- [Stated task]:
Please render the material from the line with "Which item from" to the line with "3. the person", both included, as a numbered list without the blank lines.

━━ Extracted records ━━

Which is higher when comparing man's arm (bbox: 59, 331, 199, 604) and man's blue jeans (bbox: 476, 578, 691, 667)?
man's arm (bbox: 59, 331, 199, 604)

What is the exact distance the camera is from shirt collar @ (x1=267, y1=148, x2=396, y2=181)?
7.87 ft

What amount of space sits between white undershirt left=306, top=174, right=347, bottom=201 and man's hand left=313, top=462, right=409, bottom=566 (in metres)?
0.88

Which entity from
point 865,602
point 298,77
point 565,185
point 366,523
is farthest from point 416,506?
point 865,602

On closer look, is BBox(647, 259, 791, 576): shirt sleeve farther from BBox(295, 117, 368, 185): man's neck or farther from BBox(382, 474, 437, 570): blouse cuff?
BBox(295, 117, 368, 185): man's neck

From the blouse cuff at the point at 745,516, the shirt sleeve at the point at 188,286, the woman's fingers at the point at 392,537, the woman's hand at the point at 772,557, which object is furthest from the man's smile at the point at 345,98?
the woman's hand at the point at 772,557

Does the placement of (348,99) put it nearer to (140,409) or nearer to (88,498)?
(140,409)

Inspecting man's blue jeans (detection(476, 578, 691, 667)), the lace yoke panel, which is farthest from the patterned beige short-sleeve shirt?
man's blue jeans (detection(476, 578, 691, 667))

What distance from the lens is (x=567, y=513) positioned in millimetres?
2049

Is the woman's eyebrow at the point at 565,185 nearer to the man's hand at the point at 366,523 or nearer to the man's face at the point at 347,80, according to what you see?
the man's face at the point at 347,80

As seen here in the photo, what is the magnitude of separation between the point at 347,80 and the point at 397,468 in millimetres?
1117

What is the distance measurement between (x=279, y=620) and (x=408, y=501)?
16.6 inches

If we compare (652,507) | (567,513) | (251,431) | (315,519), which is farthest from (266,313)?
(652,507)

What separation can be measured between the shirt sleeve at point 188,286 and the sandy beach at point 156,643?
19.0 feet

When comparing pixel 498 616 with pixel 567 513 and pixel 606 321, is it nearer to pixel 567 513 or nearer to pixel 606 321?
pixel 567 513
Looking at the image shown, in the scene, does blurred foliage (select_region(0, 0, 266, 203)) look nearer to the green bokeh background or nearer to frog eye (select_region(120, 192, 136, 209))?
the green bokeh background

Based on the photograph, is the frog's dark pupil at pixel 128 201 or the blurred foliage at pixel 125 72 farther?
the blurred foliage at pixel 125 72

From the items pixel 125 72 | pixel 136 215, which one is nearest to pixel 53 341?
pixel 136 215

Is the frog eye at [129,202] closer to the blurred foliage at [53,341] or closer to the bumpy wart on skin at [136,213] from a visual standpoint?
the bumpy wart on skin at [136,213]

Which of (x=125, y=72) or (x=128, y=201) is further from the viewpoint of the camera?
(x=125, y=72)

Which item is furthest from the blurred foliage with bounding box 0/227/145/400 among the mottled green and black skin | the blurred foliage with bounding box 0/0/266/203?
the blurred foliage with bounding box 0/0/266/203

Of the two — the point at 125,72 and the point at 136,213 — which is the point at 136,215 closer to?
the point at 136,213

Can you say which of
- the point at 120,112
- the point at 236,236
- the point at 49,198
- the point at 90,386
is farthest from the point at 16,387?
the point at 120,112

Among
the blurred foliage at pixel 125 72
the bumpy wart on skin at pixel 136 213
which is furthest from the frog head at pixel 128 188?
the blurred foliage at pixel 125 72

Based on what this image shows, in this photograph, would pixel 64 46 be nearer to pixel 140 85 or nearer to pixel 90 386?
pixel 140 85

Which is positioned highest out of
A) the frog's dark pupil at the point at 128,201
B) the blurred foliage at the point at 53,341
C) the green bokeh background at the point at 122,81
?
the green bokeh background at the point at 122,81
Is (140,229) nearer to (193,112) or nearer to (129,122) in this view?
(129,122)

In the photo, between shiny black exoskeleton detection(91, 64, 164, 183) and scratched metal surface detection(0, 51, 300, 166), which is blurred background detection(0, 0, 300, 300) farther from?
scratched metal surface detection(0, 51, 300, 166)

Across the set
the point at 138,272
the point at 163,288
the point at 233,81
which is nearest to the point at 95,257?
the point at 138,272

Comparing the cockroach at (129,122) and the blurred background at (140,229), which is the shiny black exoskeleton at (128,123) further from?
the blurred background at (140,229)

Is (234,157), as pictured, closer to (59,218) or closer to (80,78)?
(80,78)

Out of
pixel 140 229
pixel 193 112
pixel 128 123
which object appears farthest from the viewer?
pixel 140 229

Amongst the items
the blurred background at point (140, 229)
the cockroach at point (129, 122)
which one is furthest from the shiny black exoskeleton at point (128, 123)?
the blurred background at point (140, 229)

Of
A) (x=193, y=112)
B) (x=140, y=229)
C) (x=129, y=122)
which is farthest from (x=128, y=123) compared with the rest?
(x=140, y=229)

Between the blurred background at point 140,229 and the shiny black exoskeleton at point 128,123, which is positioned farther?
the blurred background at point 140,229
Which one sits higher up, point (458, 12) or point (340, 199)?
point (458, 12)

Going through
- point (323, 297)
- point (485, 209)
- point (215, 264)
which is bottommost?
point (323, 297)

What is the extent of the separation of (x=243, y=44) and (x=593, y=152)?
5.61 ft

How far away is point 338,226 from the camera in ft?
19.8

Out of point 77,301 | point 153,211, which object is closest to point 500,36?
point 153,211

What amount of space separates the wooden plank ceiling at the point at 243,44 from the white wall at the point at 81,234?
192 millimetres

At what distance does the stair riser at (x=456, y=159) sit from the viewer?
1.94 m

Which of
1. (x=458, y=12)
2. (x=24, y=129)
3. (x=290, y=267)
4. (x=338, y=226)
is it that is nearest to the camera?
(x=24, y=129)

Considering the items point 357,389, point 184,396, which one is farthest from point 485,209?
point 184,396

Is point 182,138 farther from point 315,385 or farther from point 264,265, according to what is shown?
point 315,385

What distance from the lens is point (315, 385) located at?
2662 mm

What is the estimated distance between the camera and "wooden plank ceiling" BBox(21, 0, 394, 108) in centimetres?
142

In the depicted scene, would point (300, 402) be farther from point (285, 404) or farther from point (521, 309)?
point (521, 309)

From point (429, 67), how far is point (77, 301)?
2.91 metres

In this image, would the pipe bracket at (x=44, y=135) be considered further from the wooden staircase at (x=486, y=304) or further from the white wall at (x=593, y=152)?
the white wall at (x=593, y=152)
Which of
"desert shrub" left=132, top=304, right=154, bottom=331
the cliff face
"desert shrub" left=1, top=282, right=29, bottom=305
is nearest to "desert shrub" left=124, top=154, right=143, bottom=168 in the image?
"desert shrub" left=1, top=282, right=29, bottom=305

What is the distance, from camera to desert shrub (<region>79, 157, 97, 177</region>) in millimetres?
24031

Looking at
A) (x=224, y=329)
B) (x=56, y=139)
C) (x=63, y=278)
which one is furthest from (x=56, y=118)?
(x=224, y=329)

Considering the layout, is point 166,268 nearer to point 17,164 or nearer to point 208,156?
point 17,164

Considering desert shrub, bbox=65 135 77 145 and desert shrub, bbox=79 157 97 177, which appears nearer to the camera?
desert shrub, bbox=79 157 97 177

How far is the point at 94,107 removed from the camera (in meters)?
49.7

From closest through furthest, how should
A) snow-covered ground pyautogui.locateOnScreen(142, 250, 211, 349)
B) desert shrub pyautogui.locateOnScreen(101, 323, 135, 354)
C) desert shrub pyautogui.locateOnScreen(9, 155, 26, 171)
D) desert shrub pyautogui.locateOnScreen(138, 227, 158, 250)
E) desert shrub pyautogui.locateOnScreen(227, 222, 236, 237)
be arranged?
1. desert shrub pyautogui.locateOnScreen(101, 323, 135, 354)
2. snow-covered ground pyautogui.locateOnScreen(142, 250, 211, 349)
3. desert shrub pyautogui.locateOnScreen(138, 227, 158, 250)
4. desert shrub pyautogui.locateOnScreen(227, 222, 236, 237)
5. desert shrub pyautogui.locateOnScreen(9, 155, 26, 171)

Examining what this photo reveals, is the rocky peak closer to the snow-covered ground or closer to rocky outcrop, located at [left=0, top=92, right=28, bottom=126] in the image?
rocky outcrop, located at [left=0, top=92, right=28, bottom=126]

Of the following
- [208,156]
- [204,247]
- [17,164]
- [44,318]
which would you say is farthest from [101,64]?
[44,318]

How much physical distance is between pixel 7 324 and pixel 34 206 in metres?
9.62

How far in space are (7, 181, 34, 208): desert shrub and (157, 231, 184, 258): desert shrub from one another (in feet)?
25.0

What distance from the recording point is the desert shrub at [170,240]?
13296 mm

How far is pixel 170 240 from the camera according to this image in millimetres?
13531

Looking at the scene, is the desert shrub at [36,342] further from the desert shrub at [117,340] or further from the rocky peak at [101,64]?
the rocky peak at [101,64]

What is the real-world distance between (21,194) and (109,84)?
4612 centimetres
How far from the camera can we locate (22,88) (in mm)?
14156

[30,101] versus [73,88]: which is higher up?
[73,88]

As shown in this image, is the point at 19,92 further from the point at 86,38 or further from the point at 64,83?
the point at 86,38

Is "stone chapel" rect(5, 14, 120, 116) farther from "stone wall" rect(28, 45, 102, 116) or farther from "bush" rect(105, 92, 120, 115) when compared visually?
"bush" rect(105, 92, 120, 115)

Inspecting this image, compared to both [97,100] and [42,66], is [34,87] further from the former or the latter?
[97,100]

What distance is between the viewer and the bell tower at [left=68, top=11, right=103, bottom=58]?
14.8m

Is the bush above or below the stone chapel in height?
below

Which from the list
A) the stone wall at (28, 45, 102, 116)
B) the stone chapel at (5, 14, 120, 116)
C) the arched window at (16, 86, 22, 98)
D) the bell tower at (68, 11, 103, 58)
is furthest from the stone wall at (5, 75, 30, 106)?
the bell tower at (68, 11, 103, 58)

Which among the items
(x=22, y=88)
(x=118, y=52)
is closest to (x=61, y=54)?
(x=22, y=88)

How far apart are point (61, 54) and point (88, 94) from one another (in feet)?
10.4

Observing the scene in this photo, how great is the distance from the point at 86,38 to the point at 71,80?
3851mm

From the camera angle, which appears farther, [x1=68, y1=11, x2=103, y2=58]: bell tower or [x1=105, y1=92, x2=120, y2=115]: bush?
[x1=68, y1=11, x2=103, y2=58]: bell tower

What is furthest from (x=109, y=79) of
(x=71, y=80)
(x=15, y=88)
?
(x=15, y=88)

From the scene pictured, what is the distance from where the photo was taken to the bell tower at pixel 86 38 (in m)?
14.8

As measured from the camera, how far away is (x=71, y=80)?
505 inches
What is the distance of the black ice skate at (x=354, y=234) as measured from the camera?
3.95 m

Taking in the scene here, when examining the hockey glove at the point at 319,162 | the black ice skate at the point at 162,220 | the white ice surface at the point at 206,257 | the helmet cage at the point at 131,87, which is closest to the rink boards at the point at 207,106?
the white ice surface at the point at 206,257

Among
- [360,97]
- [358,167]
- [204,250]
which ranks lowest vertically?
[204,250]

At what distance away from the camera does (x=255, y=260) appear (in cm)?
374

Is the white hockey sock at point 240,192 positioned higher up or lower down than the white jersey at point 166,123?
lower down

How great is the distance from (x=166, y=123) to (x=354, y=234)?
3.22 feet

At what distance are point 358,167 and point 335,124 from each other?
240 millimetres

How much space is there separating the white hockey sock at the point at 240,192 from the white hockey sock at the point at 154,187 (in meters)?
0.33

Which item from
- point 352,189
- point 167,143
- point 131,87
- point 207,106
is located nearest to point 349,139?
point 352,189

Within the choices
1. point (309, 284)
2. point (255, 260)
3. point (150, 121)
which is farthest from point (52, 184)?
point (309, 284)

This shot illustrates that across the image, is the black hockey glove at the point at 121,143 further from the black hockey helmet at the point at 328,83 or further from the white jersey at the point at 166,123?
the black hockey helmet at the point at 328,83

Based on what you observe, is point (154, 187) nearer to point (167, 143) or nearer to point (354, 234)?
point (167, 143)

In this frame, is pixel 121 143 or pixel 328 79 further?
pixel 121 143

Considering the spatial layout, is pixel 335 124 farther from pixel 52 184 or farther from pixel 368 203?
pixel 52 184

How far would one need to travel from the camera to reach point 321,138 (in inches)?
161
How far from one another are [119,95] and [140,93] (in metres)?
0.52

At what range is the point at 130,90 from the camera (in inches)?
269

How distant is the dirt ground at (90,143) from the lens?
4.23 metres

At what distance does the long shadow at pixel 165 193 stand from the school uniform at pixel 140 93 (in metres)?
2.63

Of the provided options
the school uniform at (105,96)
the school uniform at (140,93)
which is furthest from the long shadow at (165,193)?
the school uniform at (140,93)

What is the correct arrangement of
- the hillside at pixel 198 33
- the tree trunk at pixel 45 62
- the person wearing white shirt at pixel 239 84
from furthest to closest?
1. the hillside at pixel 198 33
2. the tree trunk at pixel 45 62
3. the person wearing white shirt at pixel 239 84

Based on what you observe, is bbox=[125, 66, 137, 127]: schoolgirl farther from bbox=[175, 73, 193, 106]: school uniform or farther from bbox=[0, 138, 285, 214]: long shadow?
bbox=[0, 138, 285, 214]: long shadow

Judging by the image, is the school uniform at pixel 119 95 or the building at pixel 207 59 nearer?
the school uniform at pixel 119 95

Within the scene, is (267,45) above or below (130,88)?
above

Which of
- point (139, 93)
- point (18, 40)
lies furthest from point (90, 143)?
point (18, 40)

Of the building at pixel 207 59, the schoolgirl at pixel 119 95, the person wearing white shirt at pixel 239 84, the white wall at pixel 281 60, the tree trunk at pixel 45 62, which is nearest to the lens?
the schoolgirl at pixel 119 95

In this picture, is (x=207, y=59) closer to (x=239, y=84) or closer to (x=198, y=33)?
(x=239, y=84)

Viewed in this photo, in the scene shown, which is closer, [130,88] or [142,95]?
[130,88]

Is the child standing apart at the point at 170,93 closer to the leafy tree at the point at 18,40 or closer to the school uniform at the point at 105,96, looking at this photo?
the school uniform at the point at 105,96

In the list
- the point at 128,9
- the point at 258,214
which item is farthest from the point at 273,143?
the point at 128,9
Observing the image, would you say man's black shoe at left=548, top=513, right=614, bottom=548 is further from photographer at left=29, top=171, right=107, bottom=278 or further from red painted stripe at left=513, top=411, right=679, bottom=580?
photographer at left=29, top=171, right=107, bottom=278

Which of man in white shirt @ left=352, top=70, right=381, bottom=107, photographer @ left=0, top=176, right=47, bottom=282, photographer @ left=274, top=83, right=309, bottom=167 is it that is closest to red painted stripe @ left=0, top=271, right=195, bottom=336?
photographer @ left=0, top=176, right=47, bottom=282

━━━

- [Answer in full]:
1. Which item from
2. - point 352,189
3. - point 167,143
4. - point 131,87
5. - point 207,106
6. is located nearest to point 349,139?
7. point 352,189
8. Within the choices
9. 1. point (309, 284)
10. 2. point (255, 260)
11. 3. point (150, 121)
12. which is farthest from point (52, 184)?
13. point (309, 284)
14. This shot illustrates that across the image, is the black hockey glove at the point at 121,143 further from the black hockey helmet at the point at 328,83 or further from the white jersey at the point at 166,123?
15. the black hockey helmet at the point at 328,83
16. Based on what you observe, is point (154, 187) nearer to point (167, 143) or nearer to point (354, 234)?
17. point (167, 143)
18. In this frame, is pixel 121 143 or pixel 328 79 further?
19. pixel 121 143
20. Considering the spatial layout, is pixel 335 124 farther from pixel 52 184 or farther from pixel 368 203?
21. pixel 52 184
22. How far would one need to travel from the camera to reach point 321,138 (in inches)?
23. 161
24. How far from one another are [119,95] and [140,93] (in metres)?
25. 0.52
26. At what range is the point at 130,90 from the camera (in inches)?
27. 269
28. How distant is the dirt ground at (90,143) from the lens?
29. 4.23 metres
30. At what distance does the long shadow at pixel 165 193 stand from the school uniform at pixel 140 93 (in metres)?
31. 2.63
32. Of the provided options
33. the school uniform at (105,96)
34. the school uniform at (140,93)
35. which is furthest from the long shadow at (165,193)?
36. the school uniform at (140,93)
37. What is the correct arrangement of
38. - the hillside at pixel 198 33
39. - the tree trunk at pixel 45 62
40. - the person wearing white shirt at pixel 239 84
41. from furthest to closest?
42. 1. the hillside at pixel 198 33
43. 2. the tree trunk at pixel 45 62
44. 3. the person wearing white shirt at pixel 239 84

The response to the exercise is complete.